Our laboratory and in-lake experiments and field monitoring have shown that nutrient additions will remove toxicity and prevent golden algae from blooming. In fact, other algae displace the golden algae after nutrient additions. Additions of ammonia are particularly effective, even at low doses (much lower than what is employed in fish hatchery ponds). Application of ammonia in limited areas of lakes, such as in coves, should be explored as a management option.
Our laboratory experiments and field monitoring also show that the potency of toxins produced by P. parvum is greatly reduced when water pH is lower, closer to neutral levels. Application of mild acid to limited areas of lakes (but not to a level where acidic conditions are created), such as in coves, should be explored as a management option.
Our field monitoring and mathematical modeling revealed that flushing/dilution at high enough levels could prevent P. parvum from forming blooms and/or terminate existing blooms. This technique could work using deeper waters within a lake to flush the surface waters of limited areas of the same lakes, such as in coves and should be explored as a management option. In this way, water releases from upstream reservoirs would not be necessary and there would be no addition of nutrients in the lake.

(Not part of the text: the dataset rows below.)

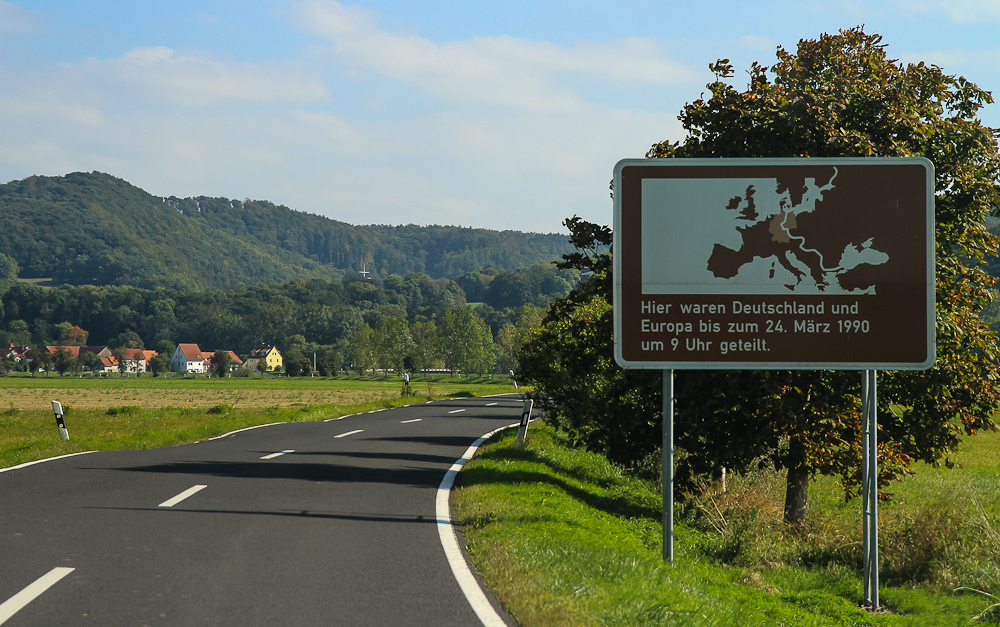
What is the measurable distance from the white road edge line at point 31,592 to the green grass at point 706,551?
128 inches

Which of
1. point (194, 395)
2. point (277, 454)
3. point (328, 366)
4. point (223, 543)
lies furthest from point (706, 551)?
point (328, 366)

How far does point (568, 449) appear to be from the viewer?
19.8 metres

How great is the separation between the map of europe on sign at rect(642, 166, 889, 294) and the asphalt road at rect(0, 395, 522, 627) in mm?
3528

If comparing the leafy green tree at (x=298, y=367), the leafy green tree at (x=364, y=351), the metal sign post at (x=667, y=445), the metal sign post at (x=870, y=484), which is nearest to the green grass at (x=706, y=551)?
the metal sign post at (x=870, y=484)

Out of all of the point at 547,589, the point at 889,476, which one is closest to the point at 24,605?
the point at 547,589

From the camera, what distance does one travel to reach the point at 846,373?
11.5m

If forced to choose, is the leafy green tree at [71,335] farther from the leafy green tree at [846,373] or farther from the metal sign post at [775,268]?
the metal sign post at [775,268]

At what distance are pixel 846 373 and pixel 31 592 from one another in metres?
9.55

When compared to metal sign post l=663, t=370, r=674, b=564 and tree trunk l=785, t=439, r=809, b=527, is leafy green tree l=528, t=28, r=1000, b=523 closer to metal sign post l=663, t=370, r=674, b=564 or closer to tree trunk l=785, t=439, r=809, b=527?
tree trunk l=785, t=439, r=809, b=527

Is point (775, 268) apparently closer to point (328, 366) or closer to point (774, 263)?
point (774, 263)

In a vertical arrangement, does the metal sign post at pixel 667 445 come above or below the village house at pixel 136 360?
above

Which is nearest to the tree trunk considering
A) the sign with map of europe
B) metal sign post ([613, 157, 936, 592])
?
metal sign post ([613, 157, 936, 592])

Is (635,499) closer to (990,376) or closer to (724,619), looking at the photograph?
(990,376)

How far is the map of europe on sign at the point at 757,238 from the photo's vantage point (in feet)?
26.6
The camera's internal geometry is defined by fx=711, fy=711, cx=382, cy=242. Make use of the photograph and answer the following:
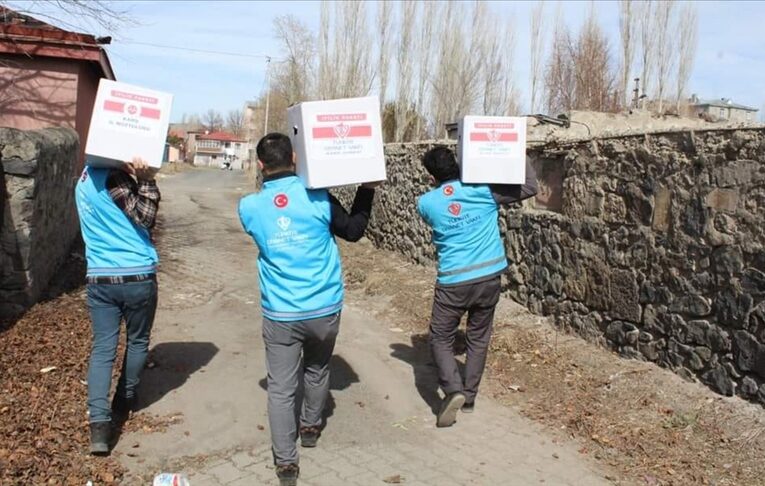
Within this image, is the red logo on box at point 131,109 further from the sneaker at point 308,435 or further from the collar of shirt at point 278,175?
the sneaker at point 308,435

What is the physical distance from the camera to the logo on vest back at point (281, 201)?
3912 mm

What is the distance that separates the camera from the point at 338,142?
401cm

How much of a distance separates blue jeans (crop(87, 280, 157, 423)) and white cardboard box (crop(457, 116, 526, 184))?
2257mm

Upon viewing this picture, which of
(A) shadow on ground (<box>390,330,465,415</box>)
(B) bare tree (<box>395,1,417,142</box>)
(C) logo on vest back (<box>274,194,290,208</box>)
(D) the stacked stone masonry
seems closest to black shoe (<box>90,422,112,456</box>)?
(C) logo on vest back (<box>274,194,290,208</box>)

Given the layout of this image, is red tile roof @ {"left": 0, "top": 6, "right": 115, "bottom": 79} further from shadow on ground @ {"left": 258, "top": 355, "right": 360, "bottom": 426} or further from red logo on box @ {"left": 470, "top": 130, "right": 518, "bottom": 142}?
red logo on box @ {"left": 470, "top": 130, "right": 518, "bottom": 142}

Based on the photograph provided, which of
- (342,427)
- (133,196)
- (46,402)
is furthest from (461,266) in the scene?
(46,402)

Biomanipulation of P. parvum, i.e., through taxon-specific algal pathogens and/or grazing by toxin-resistant zooplankton, has promise and should be explored in future research.
Finally, our laboratory and in-lake experiments have also shown that additions of barely straw extract (useful for controlling some nuisance algae) have no effect on golden algae blooms and should not be employed as a management technique.